> **TO DO**
The lines below, from the one containing "Two brown painted" through the one containing "屋外イベントの会場に設置され", should be set down exactly, with no pictures and nothing else.

> **RECORDS FOR THIS EXERCISE**
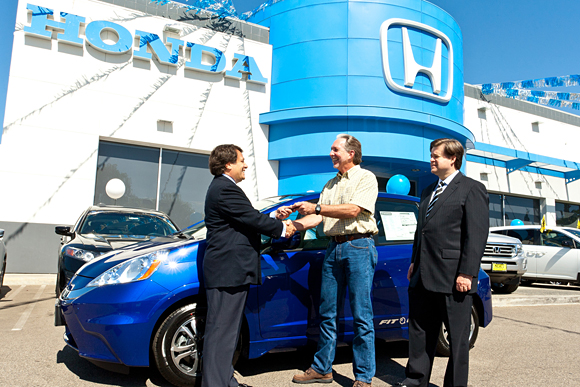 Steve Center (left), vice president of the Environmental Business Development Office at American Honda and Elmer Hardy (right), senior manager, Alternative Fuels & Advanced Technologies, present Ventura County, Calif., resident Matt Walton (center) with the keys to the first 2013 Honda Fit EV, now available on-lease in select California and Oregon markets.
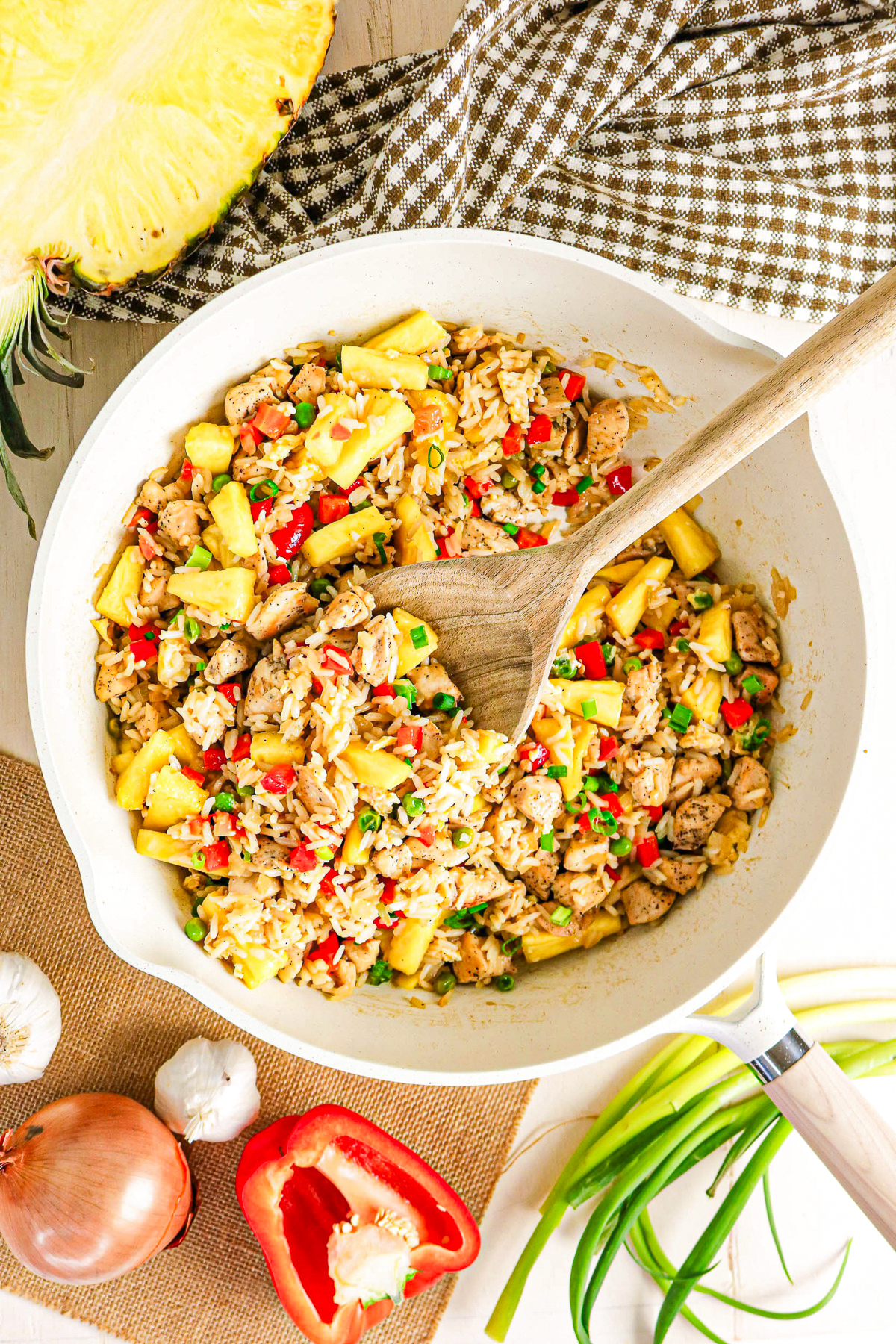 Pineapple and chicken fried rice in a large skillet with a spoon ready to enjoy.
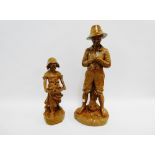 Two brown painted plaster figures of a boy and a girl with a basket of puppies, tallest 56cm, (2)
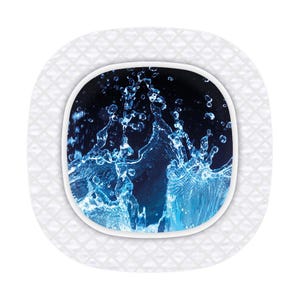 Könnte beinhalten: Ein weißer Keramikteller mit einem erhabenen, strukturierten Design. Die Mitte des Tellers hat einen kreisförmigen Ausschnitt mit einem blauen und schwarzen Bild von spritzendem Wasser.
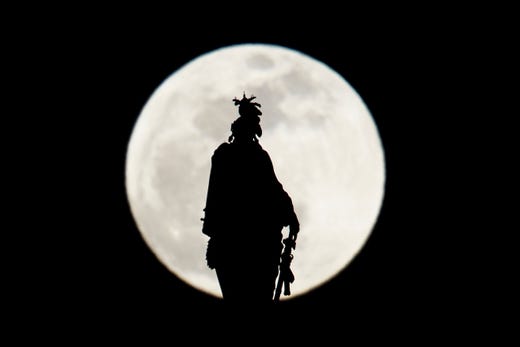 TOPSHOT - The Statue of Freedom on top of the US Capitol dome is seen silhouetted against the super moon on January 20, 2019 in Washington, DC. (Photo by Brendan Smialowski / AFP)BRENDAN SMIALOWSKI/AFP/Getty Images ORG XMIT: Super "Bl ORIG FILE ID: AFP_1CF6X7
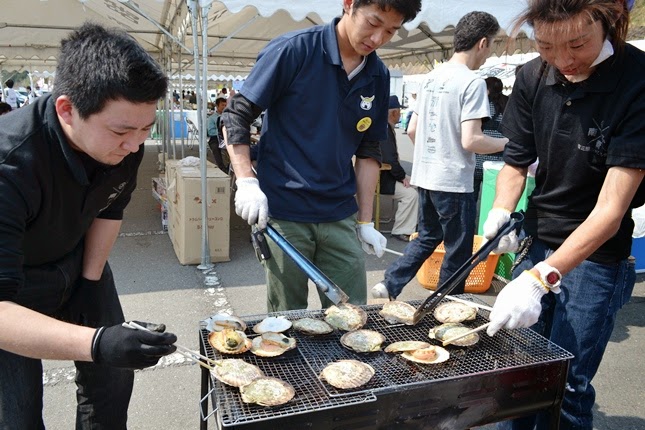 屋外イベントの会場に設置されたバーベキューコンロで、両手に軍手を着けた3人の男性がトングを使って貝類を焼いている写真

...

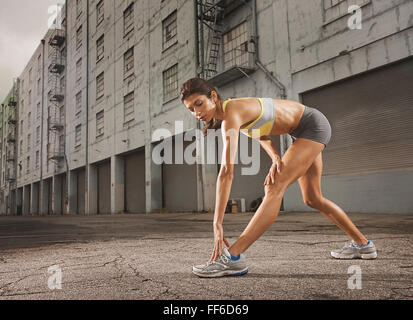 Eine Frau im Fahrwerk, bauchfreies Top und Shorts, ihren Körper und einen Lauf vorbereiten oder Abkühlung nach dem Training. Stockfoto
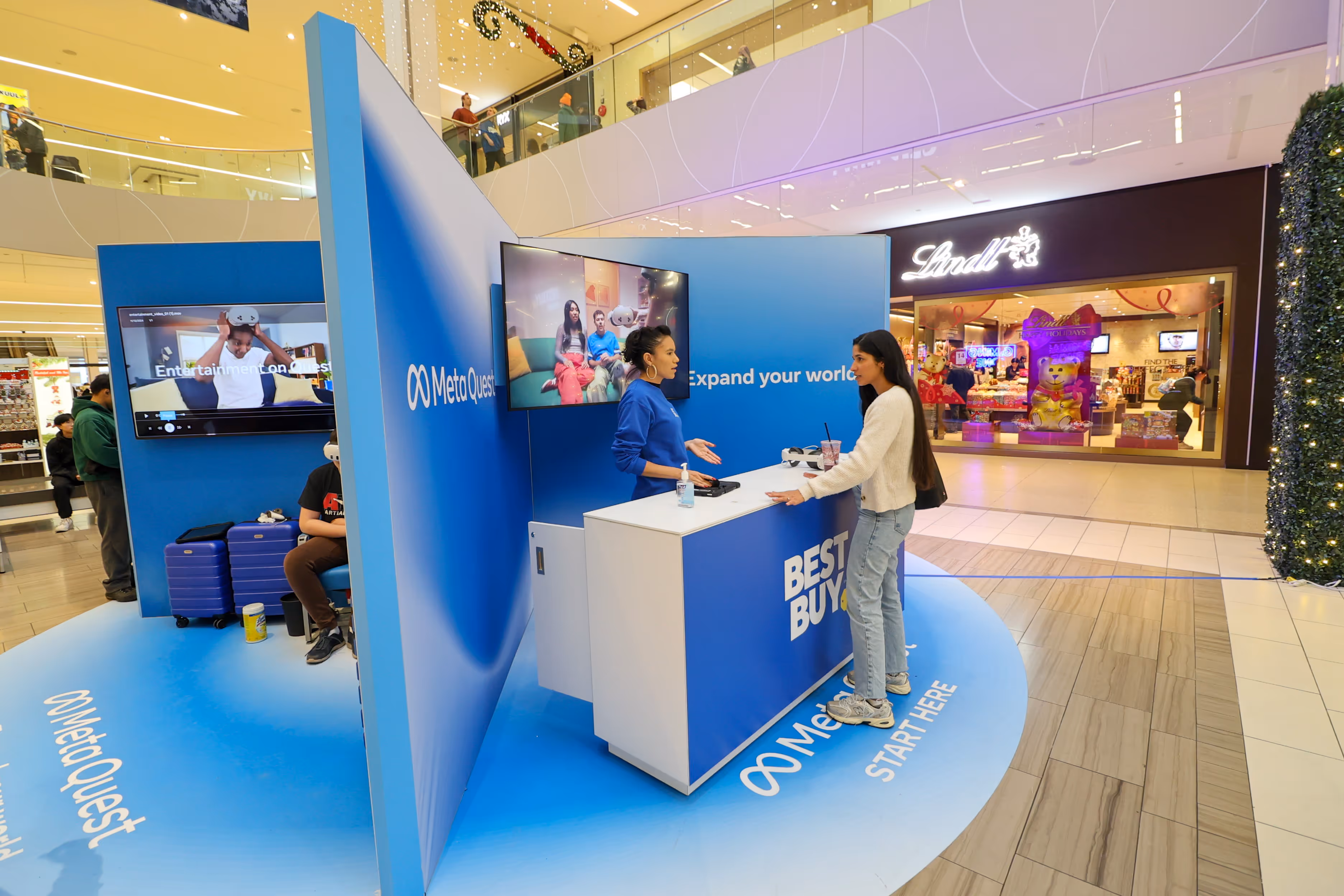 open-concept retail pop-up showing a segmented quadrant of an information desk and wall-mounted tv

---

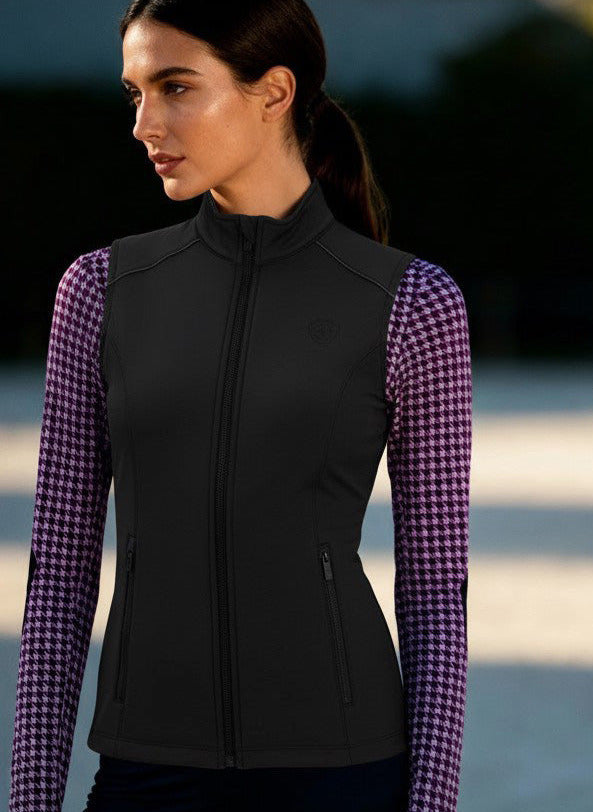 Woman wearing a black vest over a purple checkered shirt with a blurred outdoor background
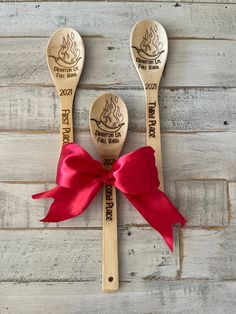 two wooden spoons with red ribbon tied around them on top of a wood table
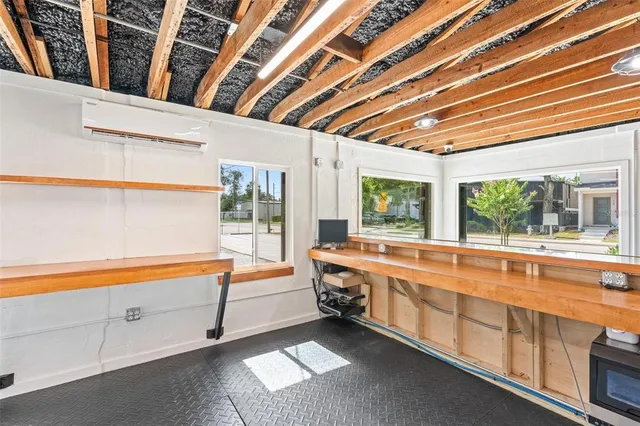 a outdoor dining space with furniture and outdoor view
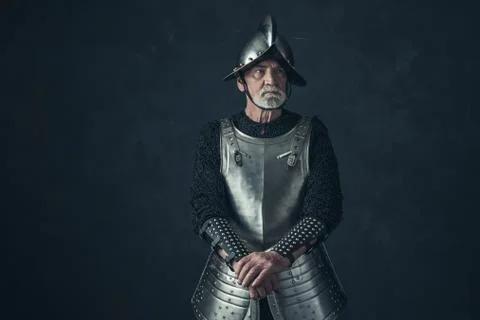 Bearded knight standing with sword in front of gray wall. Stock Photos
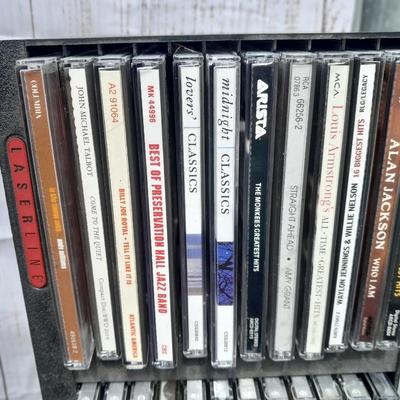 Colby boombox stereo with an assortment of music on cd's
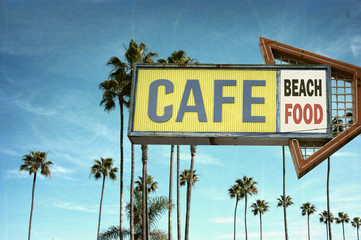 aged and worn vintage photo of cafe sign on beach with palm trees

> **THE COMPLETED TASK**
 Two brown painted plaster figures of a boy and a girl with a basket of puppies, tallest 56cm, (2)
 Könnte beinhalten: Ein weißer Keramikteller mit einem erhabenen, strukturierten Design. Die Mitte des Tellers hat einen kreisförmigen Ausschnitt mit einem blauen und schwarzen Bild von spritzendem Wasser.
 TOPSHOT - The Statue of Freedom on top of the US Capitol dome is seen silhouetted against the super moon on January 20, 2019 in Washington, DC. (Photo by Brendan Smialowski / AFP)BRENDAN SMIALOWSKI/AFP/Getty Images ORG XMIT: Super "Bl ORIG FILE ID: AFP_1CF6X7
 屋外イベントの会場に設置されたバーベキューコンロで、両手に軍手を着けた3人の男性がトングを使って貝類を焼いている写真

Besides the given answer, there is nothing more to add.